EXCERPTED TEXT:
Final Words

To be frank, reviewing a SATA MLC SSD has gotten rather unexciting over the past year or so. On the performance side there are barely any areas where one can get enthusiastic about because the SATA 6Gbps interface and AHCI driver stack are both so saturated. It feels like the purpose of my testing is mostly to make sure that someone didn't totally screw up the product design because other than that the performance differences between modern SATA 6Gbps controllers are getting negligible. Only Samsung and SanDisk can provide performance that's distinguishably better than others, which leaves JMicron, Silicon Motion and Phison based drives fighting over the value segment.

This brings us to the SX930 and JMF670H. If I had to pick one word to describe the two, that would be 'average'. There is nothing that truly separates the SX930 and JMF670H from the drives and controllers that are already available. Performance wise the JMF670H is fairly similar to Silicon Motion's SM2246EN, but at the end of the day the SM2246EN wins in both performance and power efficiency, which makes it difficult for ADATA and JMicron to compete in areas other than price or features.

While utilizing higher binned MLC NAND (or "enterprise-grade" as ADATA calls it) could be considered as a differentiating feature, I don't consider NAND endurance to be a significant issue for client usage, so even though the NAND is likely higher quality than what you would find inside a BX100 for instance, it's not going to have any impact on the end-user. A five-year warranty is definitely a welcome addition, but that alone doesn't provide enough value to make the SX930 stand out, especially with Samsung offer a five-year warranty for the 850 EVO.

Amazon Price Comparison (7/16/2015)

RECORDS SUPPLIED:
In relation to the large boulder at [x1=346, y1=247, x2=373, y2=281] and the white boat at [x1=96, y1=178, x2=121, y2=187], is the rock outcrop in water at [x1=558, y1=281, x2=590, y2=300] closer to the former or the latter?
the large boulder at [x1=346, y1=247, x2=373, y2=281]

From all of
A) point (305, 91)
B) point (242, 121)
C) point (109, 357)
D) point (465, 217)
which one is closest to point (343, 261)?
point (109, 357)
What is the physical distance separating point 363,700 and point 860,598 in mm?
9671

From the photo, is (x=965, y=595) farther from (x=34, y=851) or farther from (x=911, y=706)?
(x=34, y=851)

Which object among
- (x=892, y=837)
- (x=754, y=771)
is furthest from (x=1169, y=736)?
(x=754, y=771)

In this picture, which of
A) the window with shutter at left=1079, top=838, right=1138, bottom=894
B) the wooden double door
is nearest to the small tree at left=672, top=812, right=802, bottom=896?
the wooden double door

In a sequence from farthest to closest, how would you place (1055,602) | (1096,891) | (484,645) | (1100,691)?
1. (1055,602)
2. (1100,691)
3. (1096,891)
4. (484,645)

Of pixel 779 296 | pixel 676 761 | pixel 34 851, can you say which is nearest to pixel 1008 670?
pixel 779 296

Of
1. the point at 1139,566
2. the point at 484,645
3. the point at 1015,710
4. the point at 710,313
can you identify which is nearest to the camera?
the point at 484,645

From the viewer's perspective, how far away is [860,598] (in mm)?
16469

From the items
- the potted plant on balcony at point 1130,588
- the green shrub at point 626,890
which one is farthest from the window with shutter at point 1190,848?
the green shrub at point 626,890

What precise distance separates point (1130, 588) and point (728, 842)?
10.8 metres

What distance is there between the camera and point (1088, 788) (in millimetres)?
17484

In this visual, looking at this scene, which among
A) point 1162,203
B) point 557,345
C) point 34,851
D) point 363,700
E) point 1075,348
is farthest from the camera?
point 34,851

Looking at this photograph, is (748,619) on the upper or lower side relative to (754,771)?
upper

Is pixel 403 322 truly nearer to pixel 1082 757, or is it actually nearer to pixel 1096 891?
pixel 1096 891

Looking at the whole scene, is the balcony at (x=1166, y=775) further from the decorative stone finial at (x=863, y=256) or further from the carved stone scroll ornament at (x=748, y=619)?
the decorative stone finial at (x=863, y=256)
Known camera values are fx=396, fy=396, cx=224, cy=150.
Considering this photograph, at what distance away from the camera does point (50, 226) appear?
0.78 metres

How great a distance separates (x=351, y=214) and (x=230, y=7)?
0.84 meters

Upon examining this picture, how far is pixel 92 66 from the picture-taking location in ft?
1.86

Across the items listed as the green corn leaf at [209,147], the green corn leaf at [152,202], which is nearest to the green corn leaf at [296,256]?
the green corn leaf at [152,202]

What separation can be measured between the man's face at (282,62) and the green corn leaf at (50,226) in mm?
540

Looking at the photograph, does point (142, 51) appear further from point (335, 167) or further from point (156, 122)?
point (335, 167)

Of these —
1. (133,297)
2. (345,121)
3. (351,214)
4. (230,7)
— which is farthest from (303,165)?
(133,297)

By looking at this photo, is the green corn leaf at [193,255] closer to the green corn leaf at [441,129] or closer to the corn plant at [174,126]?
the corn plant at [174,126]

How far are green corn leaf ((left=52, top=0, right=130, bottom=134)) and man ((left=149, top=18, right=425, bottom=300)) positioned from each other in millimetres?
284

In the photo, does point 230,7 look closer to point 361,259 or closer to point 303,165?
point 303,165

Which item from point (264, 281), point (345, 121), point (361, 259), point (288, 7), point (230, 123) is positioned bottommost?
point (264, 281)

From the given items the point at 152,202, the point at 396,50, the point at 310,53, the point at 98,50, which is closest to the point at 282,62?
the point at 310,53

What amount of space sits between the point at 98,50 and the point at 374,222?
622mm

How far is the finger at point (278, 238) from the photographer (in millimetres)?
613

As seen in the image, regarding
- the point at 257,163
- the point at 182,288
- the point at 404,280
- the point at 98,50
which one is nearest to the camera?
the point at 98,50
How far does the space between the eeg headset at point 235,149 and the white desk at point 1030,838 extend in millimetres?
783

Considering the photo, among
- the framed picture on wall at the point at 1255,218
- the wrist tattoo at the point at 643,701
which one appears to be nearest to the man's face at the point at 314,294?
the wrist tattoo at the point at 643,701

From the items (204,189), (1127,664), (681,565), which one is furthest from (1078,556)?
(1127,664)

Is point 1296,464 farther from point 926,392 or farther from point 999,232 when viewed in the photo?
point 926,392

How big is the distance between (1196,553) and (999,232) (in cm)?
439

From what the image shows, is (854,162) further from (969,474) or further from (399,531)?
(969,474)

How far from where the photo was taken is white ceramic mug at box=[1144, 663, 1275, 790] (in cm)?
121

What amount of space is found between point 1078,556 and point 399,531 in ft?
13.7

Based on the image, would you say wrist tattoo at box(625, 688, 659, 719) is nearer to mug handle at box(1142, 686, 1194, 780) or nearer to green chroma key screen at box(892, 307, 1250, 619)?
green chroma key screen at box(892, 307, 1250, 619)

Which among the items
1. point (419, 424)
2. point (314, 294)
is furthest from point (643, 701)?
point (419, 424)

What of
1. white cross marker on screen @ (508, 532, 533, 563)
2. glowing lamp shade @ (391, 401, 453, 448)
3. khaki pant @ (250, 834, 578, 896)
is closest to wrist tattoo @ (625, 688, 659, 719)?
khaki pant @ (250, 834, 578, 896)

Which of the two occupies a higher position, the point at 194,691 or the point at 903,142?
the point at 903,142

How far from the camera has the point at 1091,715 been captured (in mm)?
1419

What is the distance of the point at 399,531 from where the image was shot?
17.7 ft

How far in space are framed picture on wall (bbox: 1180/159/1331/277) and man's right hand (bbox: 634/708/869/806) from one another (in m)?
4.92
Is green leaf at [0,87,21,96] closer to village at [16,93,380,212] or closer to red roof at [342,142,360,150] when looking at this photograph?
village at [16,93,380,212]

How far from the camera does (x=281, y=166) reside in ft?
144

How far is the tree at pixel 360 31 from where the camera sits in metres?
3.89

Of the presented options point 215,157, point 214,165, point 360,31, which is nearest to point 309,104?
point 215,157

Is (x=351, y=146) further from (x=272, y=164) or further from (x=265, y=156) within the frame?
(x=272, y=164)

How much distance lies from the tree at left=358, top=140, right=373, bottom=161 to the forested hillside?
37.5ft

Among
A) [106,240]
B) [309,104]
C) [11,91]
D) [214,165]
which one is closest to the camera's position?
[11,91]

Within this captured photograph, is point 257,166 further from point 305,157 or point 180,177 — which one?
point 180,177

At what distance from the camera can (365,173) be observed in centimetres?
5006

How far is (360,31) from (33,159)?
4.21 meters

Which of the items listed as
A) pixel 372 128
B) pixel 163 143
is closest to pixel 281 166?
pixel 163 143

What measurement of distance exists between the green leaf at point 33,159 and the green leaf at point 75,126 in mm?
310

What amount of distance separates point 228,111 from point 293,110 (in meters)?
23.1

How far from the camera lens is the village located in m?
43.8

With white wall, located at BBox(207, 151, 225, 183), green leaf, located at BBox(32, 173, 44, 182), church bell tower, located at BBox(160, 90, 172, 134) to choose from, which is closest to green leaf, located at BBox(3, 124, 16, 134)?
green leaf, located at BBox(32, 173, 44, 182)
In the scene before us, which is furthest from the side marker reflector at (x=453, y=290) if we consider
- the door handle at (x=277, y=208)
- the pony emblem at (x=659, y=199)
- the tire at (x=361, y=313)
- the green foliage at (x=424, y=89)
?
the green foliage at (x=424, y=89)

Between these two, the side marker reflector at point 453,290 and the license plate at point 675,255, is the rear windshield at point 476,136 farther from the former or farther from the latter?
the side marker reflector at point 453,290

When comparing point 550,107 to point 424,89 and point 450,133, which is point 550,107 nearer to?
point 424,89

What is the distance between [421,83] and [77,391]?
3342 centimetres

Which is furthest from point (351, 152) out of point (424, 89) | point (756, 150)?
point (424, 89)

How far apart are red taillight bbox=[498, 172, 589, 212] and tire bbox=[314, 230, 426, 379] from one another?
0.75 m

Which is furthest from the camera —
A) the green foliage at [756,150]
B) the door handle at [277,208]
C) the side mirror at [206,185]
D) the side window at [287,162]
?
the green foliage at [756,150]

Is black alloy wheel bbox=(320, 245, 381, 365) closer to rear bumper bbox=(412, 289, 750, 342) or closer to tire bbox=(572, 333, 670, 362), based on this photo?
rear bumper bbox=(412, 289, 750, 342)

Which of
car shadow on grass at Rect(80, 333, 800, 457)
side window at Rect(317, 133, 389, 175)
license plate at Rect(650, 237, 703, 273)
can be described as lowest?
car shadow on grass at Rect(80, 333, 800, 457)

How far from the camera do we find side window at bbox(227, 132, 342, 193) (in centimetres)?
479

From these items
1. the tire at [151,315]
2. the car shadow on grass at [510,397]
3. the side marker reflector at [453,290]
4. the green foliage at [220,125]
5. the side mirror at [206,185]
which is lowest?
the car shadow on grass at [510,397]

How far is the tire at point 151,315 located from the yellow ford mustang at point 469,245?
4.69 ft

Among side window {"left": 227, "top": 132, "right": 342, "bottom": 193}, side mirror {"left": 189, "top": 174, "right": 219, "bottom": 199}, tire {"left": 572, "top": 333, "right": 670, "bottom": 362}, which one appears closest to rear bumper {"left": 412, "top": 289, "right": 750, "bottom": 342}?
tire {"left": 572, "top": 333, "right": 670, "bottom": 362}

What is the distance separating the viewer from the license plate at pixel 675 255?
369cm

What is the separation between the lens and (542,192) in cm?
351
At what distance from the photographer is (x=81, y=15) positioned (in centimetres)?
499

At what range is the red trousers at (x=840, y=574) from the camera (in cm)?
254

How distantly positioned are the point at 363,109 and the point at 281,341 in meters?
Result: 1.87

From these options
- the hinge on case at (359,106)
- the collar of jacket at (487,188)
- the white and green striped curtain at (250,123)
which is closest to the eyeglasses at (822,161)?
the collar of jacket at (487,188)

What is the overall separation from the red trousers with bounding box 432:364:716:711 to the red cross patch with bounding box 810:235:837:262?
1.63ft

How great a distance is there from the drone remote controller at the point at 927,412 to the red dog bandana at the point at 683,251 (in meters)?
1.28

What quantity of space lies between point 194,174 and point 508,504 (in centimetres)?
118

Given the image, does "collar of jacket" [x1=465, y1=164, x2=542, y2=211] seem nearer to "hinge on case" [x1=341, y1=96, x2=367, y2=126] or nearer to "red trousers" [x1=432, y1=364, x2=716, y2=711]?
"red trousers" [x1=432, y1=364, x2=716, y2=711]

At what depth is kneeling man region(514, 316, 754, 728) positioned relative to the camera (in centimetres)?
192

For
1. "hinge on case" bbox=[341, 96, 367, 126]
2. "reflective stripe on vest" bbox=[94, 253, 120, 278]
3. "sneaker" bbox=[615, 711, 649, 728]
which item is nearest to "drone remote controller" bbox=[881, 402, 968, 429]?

TASKS TO CARRY OUT:
(1) From the SSD review conclusion, reproduce the passage word for word, starting at "This brings us" and ending at "price or features.".
(2) Answer the following from the SSD review conclusion.
(a) Which two companies are said to provide performance distinguishably better than others?
(b) What single word does the writer choose to describe the SX930 and JMF670H?
(c) What length of warranty does Samsung offer for the 850 EVO?

SOLUTION SET:
(1)
This brings us to the SX930 and JMF670H. If I had to pick one word to describe the two, that would be 'average'. There is nothing that truly separates the SX930 and JMF670H from the drives and controllers that are already available. Performance wise the JMF670H is fairly similar to Silicon Motion's SM2246EN, but at the end of the day the SM2246EN wins in both performance and power efficiency, which makes it difficult for ADATA and JMicron to compete in areas other than price or features.

(2)
(a) Samsung and SanDisk
(b) Average
(c) Five years